Le savoir, à la fin, dissipant l’ignorance,
Fit voir de ce projet la dévote imprudence :
On chassa ces docteurs prêchant sans mission ;
On vit renaître Hector, Andromaque, Ilion…

ce sont de beaux vers ; mais Boileau, en les écrivant, aurait pu se souvenir de Polyeucte, et dire (c’eût été le lieu naturel) que ce genre religieux, longtemps bas en effet et grossièrement naïf, et justement rejeté, avait été comme ressaisi à distance, transformé et renouvelé par un coup de génie ; qu’il se trouvait avoir un dernier et soudain héritier, un rejeton imprévu et le premier illustre, dans le Polyeucte de Corneille, et il aurait pu ajouter sans trop de complaisance, dans le Saint Genest de Rotrou. Ces choses, un peu difficiles à dire en vers, auraient provoqué agréablement sa verve industrieuse, et servi l’ornement en même temps que le fond de son poème.
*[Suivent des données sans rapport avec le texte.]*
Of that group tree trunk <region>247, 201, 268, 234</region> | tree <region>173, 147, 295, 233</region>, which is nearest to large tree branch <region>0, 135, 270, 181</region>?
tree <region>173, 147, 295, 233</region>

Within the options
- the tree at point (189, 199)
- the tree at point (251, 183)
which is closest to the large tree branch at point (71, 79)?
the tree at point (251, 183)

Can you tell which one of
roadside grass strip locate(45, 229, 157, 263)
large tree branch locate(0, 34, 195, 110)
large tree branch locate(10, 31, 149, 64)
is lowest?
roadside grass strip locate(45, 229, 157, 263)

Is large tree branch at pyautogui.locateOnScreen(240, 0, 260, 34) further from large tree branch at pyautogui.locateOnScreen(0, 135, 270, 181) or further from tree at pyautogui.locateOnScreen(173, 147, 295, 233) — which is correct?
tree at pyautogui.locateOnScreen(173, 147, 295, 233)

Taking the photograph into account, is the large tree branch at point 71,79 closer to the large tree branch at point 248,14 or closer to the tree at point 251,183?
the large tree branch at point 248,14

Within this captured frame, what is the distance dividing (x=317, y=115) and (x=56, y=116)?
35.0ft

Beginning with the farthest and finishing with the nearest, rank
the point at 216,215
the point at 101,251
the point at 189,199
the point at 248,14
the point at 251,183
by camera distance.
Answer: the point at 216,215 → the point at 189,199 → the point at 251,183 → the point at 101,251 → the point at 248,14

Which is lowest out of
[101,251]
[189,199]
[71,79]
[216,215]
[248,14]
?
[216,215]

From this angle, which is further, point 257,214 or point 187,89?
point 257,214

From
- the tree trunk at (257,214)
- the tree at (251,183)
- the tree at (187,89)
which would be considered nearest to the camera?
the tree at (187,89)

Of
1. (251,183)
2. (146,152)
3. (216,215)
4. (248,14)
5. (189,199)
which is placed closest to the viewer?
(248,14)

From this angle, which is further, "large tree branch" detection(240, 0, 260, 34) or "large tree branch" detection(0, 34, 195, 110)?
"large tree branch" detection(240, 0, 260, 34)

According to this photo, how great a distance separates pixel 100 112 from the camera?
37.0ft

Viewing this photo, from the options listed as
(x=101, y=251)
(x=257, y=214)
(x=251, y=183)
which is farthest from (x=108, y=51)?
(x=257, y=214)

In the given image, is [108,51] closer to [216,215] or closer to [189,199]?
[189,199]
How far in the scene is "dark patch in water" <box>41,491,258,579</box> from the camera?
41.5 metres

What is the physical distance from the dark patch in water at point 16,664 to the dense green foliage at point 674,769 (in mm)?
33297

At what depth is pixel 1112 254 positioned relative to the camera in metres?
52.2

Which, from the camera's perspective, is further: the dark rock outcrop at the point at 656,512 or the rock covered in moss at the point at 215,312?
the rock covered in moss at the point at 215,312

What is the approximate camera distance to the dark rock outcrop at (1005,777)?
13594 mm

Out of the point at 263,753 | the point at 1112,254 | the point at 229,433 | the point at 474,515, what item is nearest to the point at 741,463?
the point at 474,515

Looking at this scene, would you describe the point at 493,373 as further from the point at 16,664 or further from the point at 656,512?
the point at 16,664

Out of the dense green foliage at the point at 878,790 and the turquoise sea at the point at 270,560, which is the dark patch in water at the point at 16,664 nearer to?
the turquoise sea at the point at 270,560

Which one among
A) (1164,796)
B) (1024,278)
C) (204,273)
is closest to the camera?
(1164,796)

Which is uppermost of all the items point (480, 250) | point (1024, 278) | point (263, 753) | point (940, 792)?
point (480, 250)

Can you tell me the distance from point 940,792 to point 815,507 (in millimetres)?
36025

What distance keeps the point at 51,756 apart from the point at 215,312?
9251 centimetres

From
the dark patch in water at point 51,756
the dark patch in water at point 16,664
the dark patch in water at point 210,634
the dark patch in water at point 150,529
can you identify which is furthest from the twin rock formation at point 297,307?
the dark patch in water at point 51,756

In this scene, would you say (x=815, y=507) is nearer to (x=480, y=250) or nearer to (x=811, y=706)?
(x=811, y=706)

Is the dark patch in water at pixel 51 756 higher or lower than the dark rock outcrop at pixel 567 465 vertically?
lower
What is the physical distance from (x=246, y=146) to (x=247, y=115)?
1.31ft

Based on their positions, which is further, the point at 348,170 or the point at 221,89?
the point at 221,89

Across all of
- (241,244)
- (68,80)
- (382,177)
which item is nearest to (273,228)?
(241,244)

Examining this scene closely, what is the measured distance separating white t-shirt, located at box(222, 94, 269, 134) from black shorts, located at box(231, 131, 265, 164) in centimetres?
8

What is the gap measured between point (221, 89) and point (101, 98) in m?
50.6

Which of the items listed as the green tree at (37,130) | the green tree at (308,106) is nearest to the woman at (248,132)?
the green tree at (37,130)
Mais c’est trop demander. Je ne trouve pas non plus Polyeucte mentionné à côté des quatre chefs d’œuvre, le Cid, Horace, Cinna, et Pompée, que Racine énumère dans son Discours académique pour la réception de Thomas Corneille. Fontenelle, qui par son esprit fut digne de tout comprendre et presque de tout sentir, le même quia qualifié l'Imitation de Jésus-Christ d’un mot immortel[1], a eu de Polyeucte la véritable idée ;

  1. «Ce livre le plus beau qui soit parti de la main d’un homme, puisque l’Évangile n’en vient pas … »Fontenelle, Vie de Corneille.